• **Reading passage**
□ □ □

Creating Field Management Zones

The first step toward understanding a field’s characteristics is to consult the USDA soil survey database ( maintained by the Natural Resources Conservation Service. This resource—the only one of its kind in the world—provides baseline information on the physical properties of the field.

Ground-truthing that data through grid soil sampling is the next step. For example, MFA’s Nutri-Track program overlays a grid on a field, McLane explains. Six to 10 samples are pulled from each 2.5-acre cell in the grid. Samples are mixed and sent in for analysis, returning a panel of results for fertilizer recommendations on an acre-by-acre basis.

“Generally, we’re looking at variable-rate phosphorus, potassium and lime pre-plant based on grid soil testing. Those are the big three. Nitrogen will go out midseason in corn and rice,” says McLane, whose MFA location received one of three national Precision Impact Awards from the Agricultural Retailers Association in 2016. The award recognizes local retail operations for their use of technology, input efficiency, grower engagement, environmental stewardship, innovation and profitability.

“Every now and then, the manganese or boron will be limiting, and we’ll have to take a closer look,” says McLane. “Once I get out there and get the sample, I can make a recommendation for any product on the market.”

Testing also reveals the soil’s CEC, which is influenced by both organic matter and soil texture. As soils get heavier and contain more organic matter, CEC increases, allowing the soil to hold onto nutrients more readily. In general, the size of zones depends on the characteristics you intend to manage, Fulton says. The smaller the zones, the more effectively a producer can distinguish variability.

“We typically think about the limitation on zone size being tied to two things: economics and equipment,” he explains. “How many samples can I afford to take and still get a return? What size is my equipment, and how quickly can it adjust across the field?”

Layering Data, Refining Decisions

Tayler McLane, precision agronomist for MFA Agri Services in Bernie, Missouri, pulling a soil sample.

Tayler McLane, precision agronomist for MFA Agri Services in Bernie, Missouri, pulling a soil sample.

Once a field has received a variable-rate fertilizer application and the crop has been planted, zone management isn’t over for the year. For example, normalized difference vegetation index (NDVI) imagery can be used to identify in-season zones based on crop health.

□ □ □

• **Work request 1**
In the text on field management zones, how large is each cell in the grid that MFA's Nutri-Track program lays over a field?
• **Work request 2**
From the text on field management zones, return the passage from "Layering Data, Refining" to "on crop health.", copied word for word.
• **Work request 3**
Resume the text on field management zones, picking up right after its last sentence.
The records have no connection to the text on field management zones.

□ □ □

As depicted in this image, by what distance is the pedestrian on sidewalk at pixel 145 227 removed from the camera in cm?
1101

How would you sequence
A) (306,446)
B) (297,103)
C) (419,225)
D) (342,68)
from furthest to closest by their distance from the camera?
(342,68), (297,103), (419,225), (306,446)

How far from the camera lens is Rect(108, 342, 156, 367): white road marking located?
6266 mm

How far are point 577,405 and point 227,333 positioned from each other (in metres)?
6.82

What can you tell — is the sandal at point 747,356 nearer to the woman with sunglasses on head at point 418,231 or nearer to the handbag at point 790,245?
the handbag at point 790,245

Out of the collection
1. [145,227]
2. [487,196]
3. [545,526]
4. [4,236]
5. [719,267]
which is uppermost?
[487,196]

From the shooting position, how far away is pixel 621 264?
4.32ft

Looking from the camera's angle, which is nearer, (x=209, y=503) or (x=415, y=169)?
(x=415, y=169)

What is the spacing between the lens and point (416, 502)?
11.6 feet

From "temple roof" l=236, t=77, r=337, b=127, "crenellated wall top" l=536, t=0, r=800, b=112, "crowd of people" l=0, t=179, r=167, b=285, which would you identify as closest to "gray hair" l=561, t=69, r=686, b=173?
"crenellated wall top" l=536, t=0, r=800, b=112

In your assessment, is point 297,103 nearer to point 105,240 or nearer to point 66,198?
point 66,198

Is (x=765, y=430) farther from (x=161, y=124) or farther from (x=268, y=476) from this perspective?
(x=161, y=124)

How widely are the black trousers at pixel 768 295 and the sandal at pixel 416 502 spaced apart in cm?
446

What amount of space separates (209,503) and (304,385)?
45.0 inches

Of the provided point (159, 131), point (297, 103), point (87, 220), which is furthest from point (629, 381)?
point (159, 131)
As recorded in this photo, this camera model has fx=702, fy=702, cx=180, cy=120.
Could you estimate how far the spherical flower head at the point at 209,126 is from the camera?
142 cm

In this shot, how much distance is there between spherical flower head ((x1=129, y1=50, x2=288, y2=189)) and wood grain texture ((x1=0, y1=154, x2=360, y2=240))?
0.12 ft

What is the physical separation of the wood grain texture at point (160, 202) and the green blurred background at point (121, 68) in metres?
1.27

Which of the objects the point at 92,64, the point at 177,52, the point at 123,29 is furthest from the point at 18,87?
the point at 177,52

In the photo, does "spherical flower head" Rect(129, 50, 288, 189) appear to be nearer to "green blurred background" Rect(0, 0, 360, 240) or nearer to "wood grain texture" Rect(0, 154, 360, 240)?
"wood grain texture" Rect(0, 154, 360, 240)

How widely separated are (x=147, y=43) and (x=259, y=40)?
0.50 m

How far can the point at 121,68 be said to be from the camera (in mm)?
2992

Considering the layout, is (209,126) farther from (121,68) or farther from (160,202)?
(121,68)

□ □ □

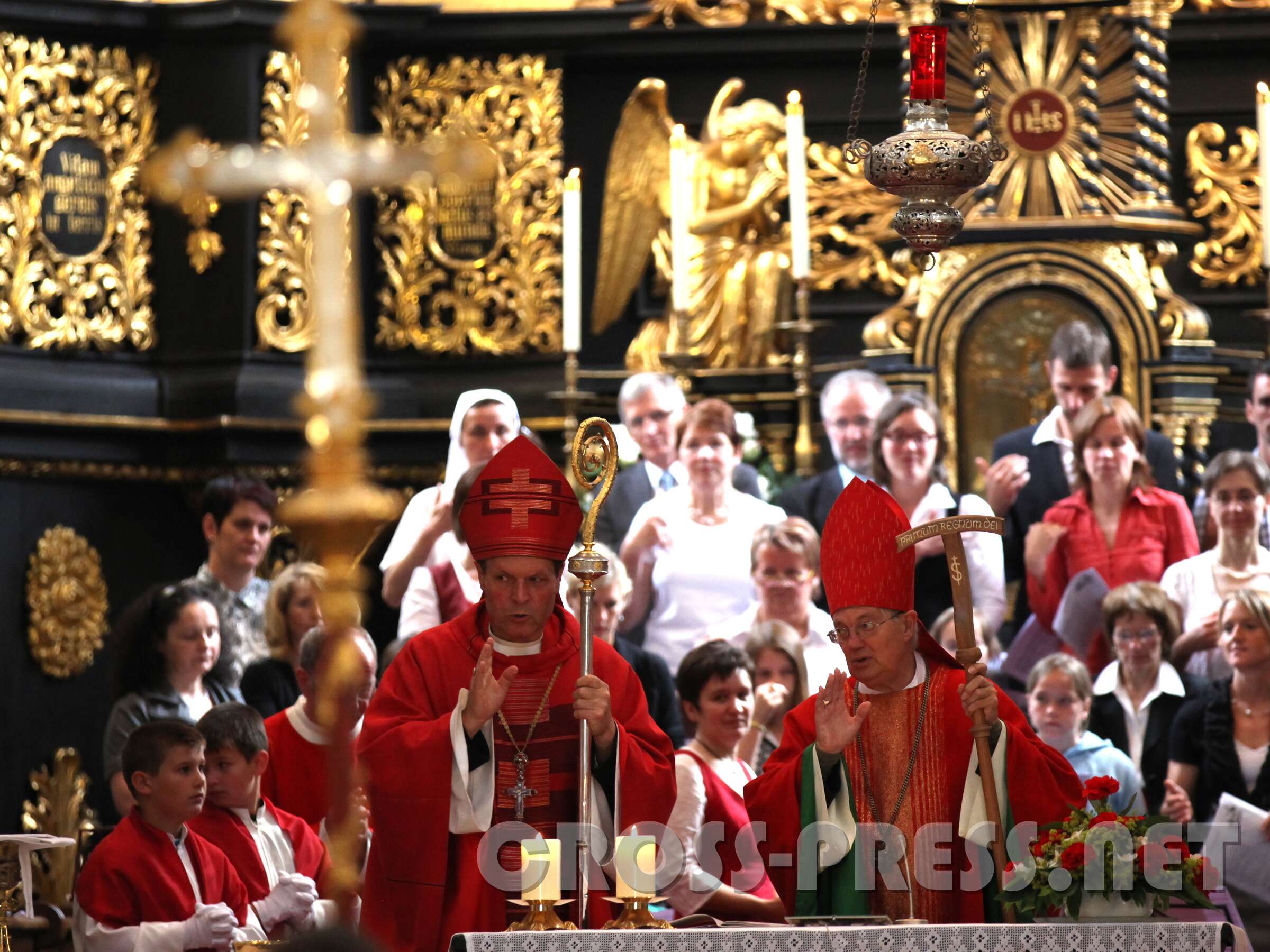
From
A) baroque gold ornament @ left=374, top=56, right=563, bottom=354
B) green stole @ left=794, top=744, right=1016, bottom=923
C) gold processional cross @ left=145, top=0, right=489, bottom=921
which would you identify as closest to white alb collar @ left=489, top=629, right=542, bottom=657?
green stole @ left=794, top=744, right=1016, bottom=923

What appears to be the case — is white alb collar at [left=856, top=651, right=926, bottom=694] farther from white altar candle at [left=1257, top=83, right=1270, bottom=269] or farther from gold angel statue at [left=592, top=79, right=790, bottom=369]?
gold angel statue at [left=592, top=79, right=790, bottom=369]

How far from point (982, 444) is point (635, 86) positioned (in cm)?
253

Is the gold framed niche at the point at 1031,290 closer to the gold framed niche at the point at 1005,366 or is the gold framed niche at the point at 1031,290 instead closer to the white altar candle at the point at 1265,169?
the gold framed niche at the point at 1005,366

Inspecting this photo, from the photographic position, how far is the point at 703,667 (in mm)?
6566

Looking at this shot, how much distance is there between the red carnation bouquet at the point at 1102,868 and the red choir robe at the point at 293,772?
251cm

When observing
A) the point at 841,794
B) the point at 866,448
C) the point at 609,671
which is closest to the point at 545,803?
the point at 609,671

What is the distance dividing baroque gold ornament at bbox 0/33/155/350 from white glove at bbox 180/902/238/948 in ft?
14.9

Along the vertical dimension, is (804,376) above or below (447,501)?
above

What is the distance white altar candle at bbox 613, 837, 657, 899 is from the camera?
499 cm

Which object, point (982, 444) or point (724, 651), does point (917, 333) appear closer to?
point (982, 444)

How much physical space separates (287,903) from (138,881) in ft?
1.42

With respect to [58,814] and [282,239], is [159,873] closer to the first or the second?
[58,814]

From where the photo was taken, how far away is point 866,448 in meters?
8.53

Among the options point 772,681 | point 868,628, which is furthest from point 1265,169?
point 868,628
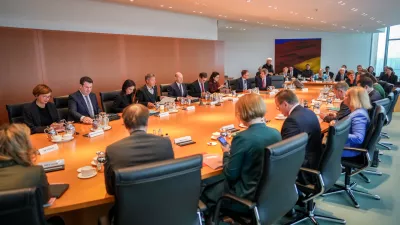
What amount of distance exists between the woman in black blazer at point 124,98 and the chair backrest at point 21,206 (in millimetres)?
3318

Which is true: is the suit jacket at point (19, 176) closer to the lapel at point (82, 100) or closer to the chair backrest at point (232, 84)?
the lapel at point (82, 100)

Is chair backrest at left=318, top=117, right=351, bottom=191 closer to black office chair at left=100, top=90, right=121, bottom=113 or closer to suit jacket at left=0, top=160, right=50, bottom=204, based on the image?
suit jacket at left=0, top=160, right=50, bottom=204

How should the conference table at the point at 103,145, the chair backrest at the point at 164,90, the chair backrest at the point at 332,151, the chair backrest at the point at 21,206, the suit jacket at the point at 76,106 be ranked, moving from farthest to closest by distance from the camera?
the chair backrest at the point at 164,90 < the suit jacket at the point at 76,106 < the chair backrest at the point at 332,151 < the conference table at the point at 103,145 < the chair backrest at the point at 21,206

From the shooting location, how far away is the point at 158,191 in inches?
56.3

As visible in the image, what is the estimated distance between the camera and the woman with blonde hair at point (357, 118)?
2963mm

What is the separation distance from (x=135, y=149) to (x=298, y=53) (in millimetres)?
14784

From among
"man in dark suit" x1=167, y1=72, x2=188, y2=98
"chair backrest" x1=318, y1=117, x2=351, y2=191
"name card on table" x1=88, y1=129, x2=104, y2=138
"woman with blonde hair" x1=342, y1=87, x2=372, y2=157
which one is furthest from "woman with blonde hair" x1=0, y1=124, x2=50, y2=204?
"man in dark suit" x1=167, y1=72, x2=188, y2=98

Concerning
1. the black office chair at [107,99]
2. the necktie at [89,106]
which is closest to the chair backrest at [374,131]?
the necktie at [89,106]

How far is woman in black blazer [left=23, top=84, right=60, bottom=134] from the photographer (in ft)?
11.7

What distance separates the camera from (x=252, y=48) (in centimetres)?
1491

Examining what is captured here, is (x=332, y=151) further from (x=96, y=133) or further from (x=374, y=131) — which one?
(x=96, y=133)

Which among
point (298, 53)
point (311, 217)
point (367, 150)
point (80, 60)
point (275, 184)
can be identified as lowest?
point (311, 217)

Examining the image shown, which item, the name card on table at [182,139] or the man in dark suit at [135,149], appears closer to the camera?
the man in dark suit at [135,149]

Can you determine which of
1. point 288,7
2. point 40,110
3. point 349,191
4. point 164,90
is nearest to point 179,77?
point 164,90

□ □ □

• **Written answer 1**
Each cell is 2.5 acres.

• **Written answer 2**
Layering Data, Refining Decisions

Tayler McLane, precision agronomist for MFA Agri Services in Bernie, Missouri, pulling a soil sample.

Tayler McLane, precision agronomist for MFA Agri Services in Bernie, Missouri, pulling a soil sample.

Once a field has received a variable-rate fertilizer application and the crop has been planted, zone management isn’t over for the year. For example, normalized difference vegetation index (NDVI) imagery can be used to identify in-season zones based on crop health.

• **Written answer 3**
“As the crop develops, its health and vigor can vary within or across the field differently than we zoned out initially,” Fulton says. “What we’ve seen with our research is that you can take imagery data to understand crop health or disease variability, and use that to establish zones for applying [in-season] nitrogen or fungicides.”

When harvest time arrives, another layer of data becomes available: yield. “Yield monitoring has become a real necessity,” Fulton says. “It’s one of those base layers that any service provider with precision ag services requires.”

Back in the Missouri Bootheel, McLane can use her company’s precision ag program to incorporate a field’s yield data with its soil-test data. This allows her to determine the crop removal rate of nutrients and accordingly adjust variable-rate fertilizer recommendations based on management zones for the next season.

“If you have 300-bushel corn on 20 acres in a field, we’ll put 300 bushels of removal on top of what the soil test calls for,” McLane says. “If another part of the field yielded 80 bushels, we’ll only put on 80 bushels worth of removal. Now, if we just flat-rated for 100 bushels removal across the field, look how much we’d short the 300-bushel area.”

Though her title may be precision agronomist, McLane sees her role more simply. Innovation isn’t new to agriculture, and she views the tools and technologies she uses today as the next evolution for the industry. With a soil probe in one hand and an iPad in the other, she can quickly convince farmers to discover the benefits of management zones.

“Precision agriculture used to be a thing, but now it’s just agriculture,” she says. “With some farmers I say, ‘Let’s try it on 100 acres.’ After we can get them talked into one farm and they see the results, they come back the next year and want it on all their acres.”